Breaking Sticks

Nov. 13, 2021

After two months of interviews, recruiting season is finally over. I think I went through about 20 total hours of interviews and probably 40 interview questions. Although there were some boring or tedious ones, there were definitely several interesting questions as well.

1. Breaking Sticks

Take a 1-meter stick and pick 99 points (uniformly) randomly. We cut the stick at those points to create 100 pieces. What's the expected length of the shortest piece?

Let \(m\) denote the length of the shortest piece. We'll tackle this problem by deriving a formula for \(\mathbb{P}(m > x)\) for all \(x \in [0, 1]\).

First, denote \( \{ l_1, l_2, \ldots, l_{100} \} \) as the lengths of all 100 pieces. We can see that $$ \mathbb{P}(m > x) = \mathbb{P}(l_1 > x \land l_2 > x \land \cdots \land l_{100} > x) $$ From this, we can can reformulate the problem as solving for $$ \mathbb{P}(l_1 > x \land l_2 > x \land \cdots \land l_{100} > x) $$

The probability \( \mathbb{P}(l_1 > x \land l_2 > x \land \cdots \land l_{100} > x) \) is the probability that all 100 pieces are larger than \(x\). Consider the equivalent scenario of cutting 100 pieces on the interval \([0, 1-100x]\) and then adding length \(x\) to each of the 100 pieces. We can see that the resulting set of pieces is equivalent to cutting 100 pieces from the meter stick such that all pieces are longer than \(x\). Thus, this probability is the same as making 99 cuts in the interval \([0, 1-100x]\). $$ \mathbb{P}(m > x) = \mathbb{P}(l_1 > x \land l_2 > x \land \cdots \land l_{100} > x) = (1 - 100x)^{99} $$

Finally, we can solve for the expected value as $$ \mathbb{E}[m] = \int_{0}^{\frac{1}{100}} \mathbb{P}(m > x) dx = \int_{0}^{\frac{1}{100}} (1 - 100x)^{99} dx = \frac{1}{10000} $$ Thus, our answer is \( 1 / 10000 = 0.0001 \).
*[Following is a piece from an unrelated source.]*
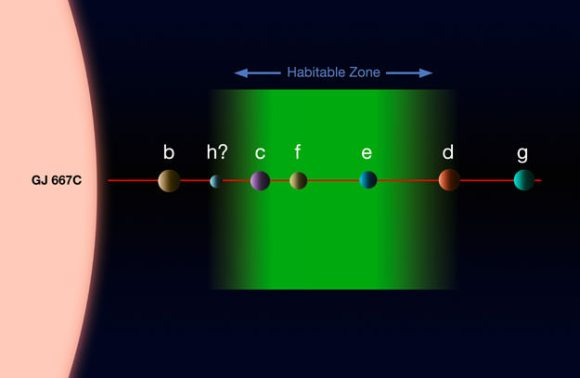 This diagram shows the system of planets around the star Gliese 667C. A record-breaking three planets in this system are super-Earths lying in the zone around the star where liquid water could exist, making them possible candidates for the presence of life. This is the first system found with a fully packed habitable zone. The relative approximate sizes of the planets and the parent star are shown to scale, but not their relative separations. Credit: ESO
We can experimentally verify this through a couple lines of Python code:

import numpy as np
import matplotlib.pyplot as plt

samples = 50000
num_cuts = 99
breaks = np.random.uniform(0, 1, (samples, num_cuts))
breaks = np.sort(breaks, axis=1)
breaks = np.diff(breaks, axis=1, prepend=0, append=1)
breaks = np.min(breaks, axis=1)

print(f"Mean: {np.mean(breaks):.5} | Std: {np.std(breaks):.5}")

x = np.linspace(np.min(breaks), np.max(breaks), num=50)
y = 9900 * (1 - 100 * x) ** 98

plt.hist(breaks, bins=100, density=True, label="Sampled Distribution")
plt.plot(x, y, label="True Distribution")
plt.legend()
plt.title("Distribution of minimum length")
plt.ylabel("Frequency")
plt.xlabel("Min length piece")
plt.show()

Running this yields the following graph

OP Score Description

And gives an sample mean of 0.0001002342, which is very close to our theoretical mean.